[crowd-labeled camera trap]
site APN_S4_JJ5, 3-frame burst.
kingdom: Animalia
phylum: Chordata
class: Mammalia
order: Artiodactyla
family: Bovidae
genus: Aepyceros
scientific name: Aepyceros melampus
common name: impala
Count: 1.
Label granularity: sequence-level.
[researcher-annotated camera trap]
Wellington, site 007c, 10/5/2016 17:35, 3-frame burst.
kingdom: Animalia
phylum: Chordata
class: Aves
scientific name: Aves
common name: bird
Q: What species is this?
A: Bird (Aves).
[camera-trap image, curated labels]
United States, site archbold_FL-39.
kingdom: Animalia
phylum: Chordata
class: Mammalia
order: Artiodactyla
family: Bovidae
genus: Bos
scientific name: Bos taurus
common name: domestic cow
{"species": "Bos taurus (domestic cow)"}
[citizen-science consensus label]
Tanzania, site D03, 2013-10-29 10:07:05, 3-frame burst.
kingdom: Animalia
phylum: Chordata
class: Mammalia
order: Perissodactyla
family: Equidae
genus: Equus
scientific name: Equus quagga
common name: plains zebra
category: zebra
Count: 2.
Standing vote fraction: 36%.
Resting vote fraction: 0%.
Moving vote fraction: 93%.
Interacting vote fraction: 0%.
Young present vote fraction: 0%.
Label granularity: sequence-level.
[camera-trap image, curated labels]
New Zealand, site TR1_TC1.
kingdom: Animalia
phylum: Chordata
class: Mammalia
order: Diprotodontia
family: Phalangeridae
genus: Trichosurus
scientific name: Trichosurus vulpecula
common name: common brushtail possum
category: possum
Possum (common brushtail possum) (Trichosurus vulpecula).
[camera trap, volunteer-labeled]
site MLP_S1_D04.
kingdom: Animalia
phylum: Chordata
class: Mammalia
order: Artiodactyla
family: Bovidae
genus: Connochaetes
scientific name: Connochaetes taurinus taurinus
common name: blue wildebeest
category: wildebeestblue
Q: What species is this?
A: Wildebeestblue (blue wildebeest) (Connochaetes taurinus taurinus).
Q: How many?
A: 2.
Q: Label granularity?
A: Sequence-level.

**AIM OF THE TASK**
Each entry is to be given again, exactly as it stands.

**RESPONSE TO THE EXERCISE**
[crowd-labeled camera trap]
site APN_S4_JJ5, 3-frame burst.
kingdom: Animalia
phylum: Chordata
class: Mammalia
order: Artiodactyla
family: Bovidae
genus: Aepyceros
scientific name: Aepyceros melampus
common name: impala
Count: 1.
Label granularity: sequence-level.
[researcher-annotated camera trap]
Wellington, site 007c, 10/5/2016 17:35, 3-frame burst.
kingdom: Animalia
phylum: Chordata
class: Aves
scientific name: Aves
common name: bird
Q: What species is this?
A: Bird (Aves).
[camera-trap image, curated labels]
United States, site archbold_FL-39.
kingdom: Animalia
phylum: Chordata
class: Mammalia
order: Artiodactyla
family: Bovidae
genus: Bos
scientific name: Bos taurus
common name: domestic cow
{"species": "Bos taurus (domestic cow)"}
[citizen-science consensus label]
Tanzania, site D03, 2013-10-29 10:07:05, 3-frame burst.
kingdom: Animalia
phylum: Chordata
class: Mammalia
order: Perissodactyla
family: Equidae
genus: Equus
scientific name: Equus quagga
common name: plains zebra
category: zebra
Count: 2.
Standing vote fraction: 36%.
Resting vote fraction: 0%.
Moving vote fraction: 93%.
Interacting vote fraction: 0%.
Young present vote fraction: 0%.
Label granularity: sequence-level.
[camera-trap image, curated labels]
New Zealand, site TR1_TC1.
kingdom: Animalia
phylum: Chordata
class: Mammalia
order: Diprotodontia
family: Phalangeridae
genus: Trichosurus
scientific name: Trichosurus vulpecula
common name: common brushtail possum
category: possum
Possum (common brushtail possum) (Trichosurus vulpecula).
[camera trap, volunteer-labeled]
site MLP_S1_D04.
kingdom: Animalia
phylum: Chordata
class: Mammalia
order: Artiodactyla
family: Bovidae
genus: Connochaetes
scientific name: Connochaetes taurinus taurinus
common name: blue wildebeest
category: wildebeestblue
Q: What species is this?
A: Wildebeestblue (blue wildebeest) (Connochaetes taurinus taurinus).
Q: How many?
A: 2.
Q: Label granularity?
A: Sequence-level.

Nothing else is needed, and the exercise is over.